Hundreds of articles have been written about the proposed buyout of Mission Hospital by HCA Healthcare. None of them has talked about whether or not HCA will continue to serve people on Medicaid or Medicare, or those who have no health insurance at all. Mission Hospital, as a nonprofit hospital, must take care of these folks. As a profit-making organization, HCA can refuse to provide care to any of them.
At the end of a rather long article in the Dec. 30 edition of the Citizen Times — “If Mission Health is Sold to HCA, What Happens to Quality of Care?” — Mission leaders remarked that Medicare and Medicaid do not always cover the actual cost of care. HCA may be able to save some money by merging Mission’s administrative services into theirs, but our region has an exceptionally high number of people who are uninsured or getting their health care through Medicaid and Medicare.
If HCA continues to lose money after purchasing our Mission Hospital system, they will stop providing care to the uninsured first, followed by cutbacks or restrictions on Medicaid and Medicare patients (I assume that they will continue to provide services to Medicare patients as long as they have supplemental insurances to cover what Medicare doesn’t).

* [TASK LIST]:
1. In the piece on the Mission Hospital buyout, which edition of the Citizen Times carried the article on quality of care?
2. Continue the piece on the Mission Hospital buyout, starting right after its final sentence.

* [PROVIDED DATA]:
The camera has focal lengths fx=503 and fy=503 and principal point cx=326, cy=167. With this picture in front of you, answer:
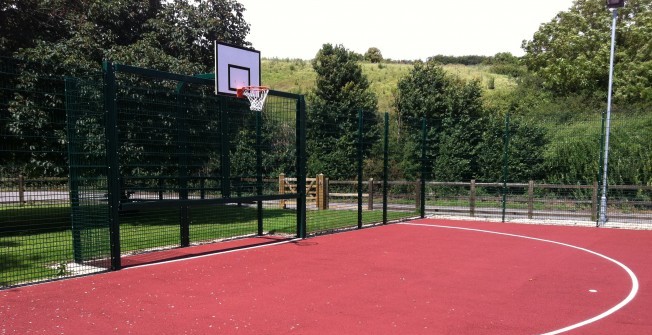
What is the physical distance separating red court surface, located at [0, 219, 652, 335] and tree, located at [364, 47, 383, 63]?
64.5 metres

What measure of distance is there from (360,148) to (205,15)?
25.3 feet

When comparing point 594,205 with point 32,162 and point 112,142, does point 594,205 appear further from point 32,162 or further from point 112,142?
point 32,162

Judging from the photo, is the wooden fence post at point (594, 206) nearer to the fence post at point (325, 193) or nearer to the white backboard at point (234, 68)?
the fence post at point (325, 193)

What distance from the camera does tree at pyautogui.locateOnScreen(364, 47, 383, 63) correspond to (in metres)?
72.4

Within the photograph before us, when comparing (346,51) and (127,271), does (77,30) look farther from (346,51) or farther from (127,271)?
(346,51)

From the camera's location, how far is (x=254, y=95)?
33.3 ft

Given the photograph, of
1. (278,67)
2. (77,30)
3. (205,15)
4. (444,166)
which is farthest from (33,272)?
(278,67)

* [RESULTS FOR THE EXERCISE]:
1. The Dec. 30 edition.

2.
This issue is the elephant in the room, an issue that Mission leaders, some medical practitioners and local politicians are reluctant to address. All of their talk has been on continuing the quality of care, keeping all of Mission’s facilities open in outlying counties and what will happen to the “windfall” of money that HCA will be paying for the Mission system. No one, and I mean no one, is asking whether or not HCA will continue to serve everyone who comes to them for care.
Local politicians are salivating about how they are going to spend the money from this sale that will be managed by a new Dogwood Health Trust. Some of them see it as a windfall to their budgets. Shouldn’t this money be used instead to pay for the cost of caring for sick children and adults when HCA turns them away because they can’t pay for any or all of their care?
Western North Carolina stands to lose “big time” if our primary health care system becomes a profit-making business. I can guarantee you that HCA will not lose money on this deal. Eventually, after the initial transition, you will begin seeing them turn away people who come to them because they are sick. The devil is in the details — follow the money!
— Mary Ann LaMantia
(Retired administrator, New York State Health Department)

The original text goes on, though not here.